Many community organizations and individuals testified as to their support for the bill because of the benefits to cyclists, the over-65 population, and to communities with less access to green space, particularly the Bronx. Jon Orcutt of Bike New York, a cycling advocacy group which is part of the NYC Greenways Coalition, emphasized the importance of the bill’s transference of responsibility for the master plan from City Planning, a Department which does not traditionally build or maintain infrastructure, to the Departments of Transportation, Parks, Design and Construction, and Environmental Protection. He also cited a recent public opinion poll from the Regional Plan Association which found that, as he described them, “fully-protected, fully-separated, bike and pedestrian, multi-use paths, with green space,” were the most popular form of city streetscape development.

Robert Fanuzzi of the Bronx Council for Environmental Quality testified to the importance of equity in the development of greenways in the Bronx, warning about the influence of private developers. “We are seeing acres of waterfront turned into non-connected, non-greenway, open space,” aligning with zoning requirements from the Bloomberg administration. “It’s a huge loss for the Bronx side of the Harlem River.” He endorsed passage of the bill, “with the proviso that not only community boards be consulted but also community organizations, and that they play an active role in planning alongside city agencies.”

Other organizations represented at the hearings included Eastern Queens Greenway, New York Cycle Club, the Bronx River Alliance, Friends of Hutchinson River Greenway, the Harlem River Working Group, Transportation Alternatives, and the AARP.

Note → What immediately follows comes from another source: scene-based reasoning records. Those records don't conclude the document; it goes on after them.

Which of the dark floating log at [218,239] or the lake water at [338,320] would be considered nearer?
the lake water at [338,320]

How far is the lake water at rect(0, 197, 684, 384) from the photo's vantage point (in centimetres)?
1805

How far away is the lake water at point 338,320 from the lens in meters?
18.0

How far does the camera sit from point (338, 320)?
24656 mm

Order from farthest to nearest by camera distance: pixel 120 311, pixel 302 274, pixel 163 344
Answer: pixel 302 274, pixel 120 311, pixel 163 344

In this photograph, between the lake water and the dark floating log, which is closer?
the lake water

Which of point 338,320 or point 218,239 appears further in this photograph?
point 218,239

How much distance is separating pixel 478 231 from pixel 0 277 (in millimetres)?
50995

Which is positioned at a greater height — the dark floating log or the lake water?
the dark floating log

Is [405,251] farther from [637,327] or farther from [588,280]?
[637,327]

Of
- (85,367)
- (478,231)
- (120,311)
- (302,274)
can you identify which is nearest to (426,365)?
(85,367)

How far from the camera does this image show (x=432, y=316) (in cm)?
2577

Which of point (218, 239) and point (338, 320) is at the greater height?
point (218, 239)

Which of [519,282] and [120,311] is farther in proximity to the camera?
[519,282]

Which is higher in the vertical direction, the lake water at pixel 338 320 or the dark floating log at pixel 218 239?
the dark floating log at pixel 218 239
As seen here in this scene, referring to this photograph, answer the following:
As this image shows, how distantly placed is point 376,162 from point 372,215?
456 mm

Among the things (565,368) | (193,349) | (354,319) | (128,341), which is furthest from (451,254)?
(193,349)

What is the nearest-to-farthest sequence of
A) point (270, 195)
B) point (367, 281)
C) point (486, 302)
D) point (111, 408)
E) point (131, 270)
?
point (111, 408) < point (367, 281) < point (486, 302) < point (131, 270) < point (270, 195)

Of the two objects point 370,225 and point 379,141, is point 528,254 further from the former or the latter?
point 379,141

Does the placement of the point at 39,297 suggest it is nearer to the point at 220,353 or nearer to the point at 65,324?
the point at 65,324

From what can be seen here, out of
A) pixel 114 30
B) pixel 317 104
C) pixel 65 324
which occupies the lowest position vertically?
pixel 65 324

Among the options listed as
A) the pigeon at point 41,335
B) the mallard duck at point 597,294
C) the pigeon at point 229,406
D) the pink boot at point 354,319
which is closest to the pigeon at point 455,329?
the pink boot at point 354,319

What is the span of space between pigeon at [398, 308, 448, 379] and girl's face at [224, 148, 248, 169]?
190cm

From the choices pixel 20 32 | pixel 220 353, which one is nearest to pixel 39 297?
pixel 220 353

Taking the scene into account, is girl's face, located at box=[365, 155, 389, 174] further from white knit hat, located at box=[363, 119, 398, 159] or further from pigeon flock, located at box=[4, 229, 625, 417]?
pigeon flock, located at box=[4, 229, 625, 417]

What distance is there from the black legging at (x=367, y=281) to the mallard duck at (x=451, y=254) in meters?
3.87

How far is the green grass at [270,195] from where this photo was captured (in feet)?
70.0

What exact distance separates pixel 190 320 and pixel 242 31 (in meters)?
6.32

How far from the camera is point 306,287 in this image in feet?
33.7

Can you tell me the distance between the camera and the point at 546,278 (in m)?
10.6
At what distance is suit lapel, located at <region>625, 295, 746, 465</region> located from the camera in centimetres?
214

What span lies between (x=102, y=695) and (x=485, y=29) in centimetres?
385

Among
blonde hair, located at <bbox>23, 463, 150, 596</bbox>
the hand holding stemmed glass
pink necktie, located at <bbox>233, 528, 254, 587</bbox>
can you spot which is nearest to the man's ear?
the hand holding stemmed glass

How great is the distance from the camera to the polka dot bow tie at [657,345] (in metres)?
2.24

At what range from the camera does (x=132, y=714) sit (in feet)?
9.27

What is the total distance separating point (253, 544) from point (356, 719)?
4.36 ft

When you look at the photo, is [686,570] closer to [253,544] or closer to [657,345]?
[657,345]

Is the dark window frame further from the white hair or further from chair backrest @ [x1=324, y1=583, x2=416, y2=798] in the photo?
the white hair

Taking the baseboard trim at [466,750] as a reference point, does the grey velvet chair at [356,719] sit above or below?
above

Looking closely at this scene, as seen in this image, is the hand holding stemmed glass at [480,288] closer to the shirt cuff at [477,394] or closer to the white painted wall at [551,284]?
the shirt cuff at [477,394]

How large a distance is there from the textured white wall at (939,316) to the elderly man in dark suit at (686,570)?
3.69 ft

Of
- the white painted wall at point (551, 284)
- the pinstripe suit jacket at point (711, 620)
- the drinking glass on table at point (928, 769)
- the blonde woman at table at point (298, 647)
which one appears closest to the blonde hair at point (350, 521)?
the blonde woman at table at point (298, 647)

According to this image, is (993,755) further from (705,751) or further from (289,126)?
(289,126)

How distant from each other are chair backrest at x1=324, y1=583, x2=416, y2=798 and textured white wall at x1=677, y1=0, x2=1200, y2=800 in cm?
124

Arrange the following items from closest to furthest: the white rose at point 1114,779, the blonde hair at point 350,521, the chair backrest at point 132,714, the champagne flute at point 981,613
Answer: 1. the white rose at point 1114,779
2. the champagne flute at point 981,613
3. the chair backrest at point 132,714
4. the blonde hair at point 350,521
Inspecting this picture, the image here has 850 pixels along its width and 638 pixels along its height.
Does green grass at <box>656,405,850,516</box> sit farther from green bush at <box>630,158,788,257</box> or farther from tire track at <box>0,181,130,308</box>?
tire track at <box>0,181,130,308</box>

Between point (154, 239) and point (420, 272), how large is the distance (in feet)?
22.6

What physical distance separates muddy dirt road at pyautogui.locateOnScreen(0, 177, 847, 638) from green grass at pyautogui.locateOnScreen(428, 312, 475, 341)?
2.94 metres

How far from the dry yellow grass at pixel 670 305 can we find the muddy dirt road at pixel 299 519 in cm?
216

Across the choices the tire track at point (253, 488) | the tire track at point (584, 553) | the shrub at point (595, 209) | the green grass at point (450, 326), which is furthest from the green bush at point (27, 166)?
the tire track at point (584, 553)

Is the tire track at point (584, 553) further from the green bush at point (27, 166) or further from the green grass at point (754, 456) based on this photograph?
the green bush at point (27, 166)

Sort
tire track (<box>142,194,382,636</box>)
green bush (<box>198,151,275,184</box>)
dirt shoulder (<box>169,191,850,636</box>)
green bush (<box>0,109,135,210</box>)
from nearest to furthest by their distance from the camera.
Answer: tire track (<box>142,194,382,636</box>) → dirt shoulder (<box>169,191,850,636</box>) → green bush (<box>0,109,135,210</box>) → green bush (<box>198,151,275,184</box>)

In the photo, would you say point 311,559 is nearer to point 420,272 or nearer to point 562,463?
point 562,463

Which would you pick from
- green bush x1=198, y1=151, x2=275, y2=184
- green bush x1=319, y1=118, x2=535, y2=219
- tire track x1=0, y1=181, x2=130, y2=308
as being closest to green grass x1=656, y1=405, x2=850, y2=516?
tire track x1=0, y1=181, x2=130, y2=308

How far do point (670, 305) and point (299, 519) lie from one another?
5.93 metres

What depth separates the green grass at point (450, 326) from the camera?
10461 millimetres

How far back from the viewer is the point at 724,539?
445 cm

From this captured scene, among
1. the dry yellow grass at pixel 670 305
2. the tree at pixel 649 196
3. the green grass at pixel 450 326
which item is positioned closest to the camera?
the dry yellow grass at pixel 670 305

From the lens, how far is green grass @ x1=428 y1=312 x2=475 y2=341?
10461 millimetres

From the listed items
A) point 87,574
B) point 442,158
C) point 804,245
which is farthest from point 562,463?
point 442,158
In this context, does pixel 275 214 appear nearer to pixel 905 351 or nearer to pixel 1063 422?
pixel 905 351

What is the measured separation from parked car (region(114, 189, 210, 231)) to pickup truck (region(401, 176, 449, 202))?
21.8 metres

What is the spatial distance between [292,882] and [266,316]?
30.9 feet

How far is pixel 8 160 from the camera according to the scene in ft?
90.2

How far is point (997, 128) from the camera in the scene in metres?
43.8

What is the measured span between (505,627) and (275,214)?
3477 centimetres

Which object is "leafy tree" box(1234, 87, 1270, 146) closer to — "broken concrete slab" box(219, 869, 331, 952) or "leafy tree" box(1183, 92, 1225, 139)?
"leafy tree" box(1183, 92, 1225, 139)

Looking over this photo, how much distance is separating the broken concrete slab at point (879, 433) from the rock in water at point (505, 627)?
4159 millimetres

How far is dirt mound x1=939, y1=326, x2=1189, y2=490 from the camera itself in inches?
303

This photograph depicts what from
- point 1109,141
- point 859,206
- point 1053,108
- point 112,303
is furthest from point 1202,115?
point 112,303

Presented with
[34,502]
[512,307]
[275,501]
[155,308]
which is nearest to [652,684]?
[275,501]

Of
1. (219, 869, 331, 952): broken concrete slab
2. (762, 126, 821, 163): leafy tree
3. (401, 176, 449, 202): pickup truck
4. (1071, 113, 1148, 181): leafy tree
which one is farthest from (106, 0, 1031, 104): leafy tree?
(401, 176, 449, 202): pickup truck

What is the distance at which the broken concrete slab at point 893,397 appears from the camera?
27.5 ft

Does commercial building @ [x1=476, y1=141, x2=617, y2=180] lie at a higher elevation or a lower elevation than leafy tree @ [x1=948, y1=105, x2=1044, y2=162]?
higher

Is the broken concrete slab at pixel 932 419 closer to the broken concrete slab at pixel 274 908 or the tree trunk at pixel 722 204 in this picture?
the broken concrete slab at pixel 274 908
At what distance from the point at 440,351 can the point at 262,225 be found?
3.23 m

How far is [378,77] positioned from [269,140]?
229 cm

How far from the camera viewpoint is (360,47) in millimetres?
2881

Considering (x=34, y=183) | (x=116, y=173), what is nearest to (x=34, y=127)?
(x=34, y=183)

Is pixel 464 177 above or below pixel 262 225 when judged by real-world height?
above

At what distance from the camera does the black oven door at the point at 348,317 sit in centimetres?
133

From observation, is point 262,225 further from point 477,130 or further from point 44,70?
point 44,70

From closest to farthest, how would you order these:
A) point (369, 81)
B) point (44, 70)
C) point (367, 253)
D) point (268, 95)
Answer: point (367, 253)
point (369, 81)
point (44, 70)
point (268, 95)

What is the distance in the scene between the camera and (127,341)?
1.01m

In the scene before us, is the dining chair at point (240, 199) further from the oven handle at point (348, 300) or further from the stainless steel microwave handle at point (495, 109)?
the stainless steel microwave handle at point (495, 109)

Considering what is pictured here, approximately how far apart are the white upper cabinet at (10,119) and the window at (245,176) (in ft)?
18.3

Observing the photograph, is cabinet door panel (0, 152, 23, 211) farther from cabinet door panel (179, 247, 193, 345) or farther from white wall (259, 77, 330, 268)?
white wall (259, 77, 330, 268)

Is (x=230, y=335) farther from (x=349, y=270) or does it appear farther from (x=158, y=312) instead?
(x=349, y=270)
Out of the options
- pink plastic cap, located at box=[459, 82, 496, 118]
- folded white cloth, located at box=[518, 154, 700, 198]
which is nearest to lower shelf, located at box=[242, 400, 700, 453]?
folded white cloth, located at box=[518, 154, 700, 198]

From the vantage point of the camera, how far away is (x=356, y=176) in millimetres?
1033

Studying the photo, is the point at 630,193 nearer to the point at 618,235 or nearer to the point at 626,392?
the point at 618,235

The bill is currently laid over by committee. CityLand reached out to Council Member Rivera’s office and was told that, while no vote was currently scheduled, they anticipate that the bill will be voted on in the fall.

By: Christopher Kipiniak (Christopher is a CityLaw intern and a New York Law School student, Class of 2024.)

CC: Committee on Transportation and Infrastructure (Int. 0291-2022. 6/28/22).

One thought on “City Council Holds Public Hearing on Greenway Master Plan

  1. Plan should remove lanes of highway to reduce automobile pollution and reject asphalt as surface because it is toxic and carcinogenic. Can’t have both autos and bicycles in same paradigm.